Sunday 12 July 2015

The NAIDOC Millennia

Re: NAIDOC Week celebrations showcase local talent in Cherbourg
In the South Burnett Times 10th July 2015
"It's nice seeing all the children out here respecting the celebrations and elders out enjoying themselves. I really wish it could be every day; not once a year. I want to have this feeling every day." The Ration Shed's Sandra Morgan, wishing the Naidoc Week celebrations would not end on Sunday.

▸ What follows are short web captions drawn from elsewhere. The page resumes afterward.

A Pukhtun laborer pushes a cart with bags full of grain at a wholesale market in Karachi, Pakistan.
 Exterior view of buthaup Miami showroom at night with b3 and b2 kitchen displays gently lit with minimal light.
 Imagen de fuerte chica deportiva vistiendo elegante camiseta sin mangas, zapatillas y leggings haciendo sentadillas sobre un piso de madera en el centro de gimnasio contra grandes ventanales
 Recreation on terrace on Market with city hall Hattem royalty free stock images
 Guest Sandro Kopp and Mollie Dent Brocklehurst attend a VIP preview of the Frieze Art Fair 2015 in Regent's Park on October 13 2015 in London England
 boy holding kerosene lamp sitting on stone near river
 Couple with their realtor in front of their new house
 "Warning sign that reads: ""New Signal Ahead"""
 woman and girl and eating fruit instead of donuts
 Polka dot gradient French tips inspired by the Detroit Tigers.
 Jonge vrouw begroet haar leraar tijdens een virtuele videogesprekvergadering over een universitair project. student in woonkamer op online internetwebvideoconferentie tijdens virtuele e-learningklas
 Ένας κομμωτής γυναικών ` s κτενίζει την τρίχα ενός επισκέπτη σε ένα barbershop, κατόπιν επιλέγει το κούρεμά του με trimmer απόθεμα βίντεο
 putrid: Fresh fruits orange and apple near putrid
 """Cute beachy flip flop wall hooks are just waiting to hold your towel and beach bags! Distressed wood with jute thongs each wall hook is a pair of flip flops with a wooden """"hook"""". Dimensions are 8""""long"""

I believe you can have that feeling of respect and enjoyment of your traditional culture every day Sandra, if you chose to – it’s your community’s choice whether you want to celebrate and enjoy practicing your Aboriginal languages and your generous, resilient & supportive traditional cultures every day, as you always have done for tens of thousands of years. Your cultures were stolen from you and I personally think that teaching that precious knowledge and wisdom of millennia to your children (and elders who have lost it) so they can pass it on to their children, is far, far more important than teaching them English and the Western culture. There are 360 million English speakers on this planet – how many Wakka Wakka speakers are there? Perilously few - the news report below suggests it is 98% extinct. It would be an utter tragedy if it did go extinct, taking culture with it. I know a few elders are trying to keep it alive.

Our global society is currently in the vortex of transition, from the usury/greed/out-of-balance growth, ecologically-destructive, fossil-fuel-dependant capitalist military/industrial system to the knowledge-economy, renewably-powered and mutually-supporting ecologically-balanced local community system (informed by Aboriginal cultures).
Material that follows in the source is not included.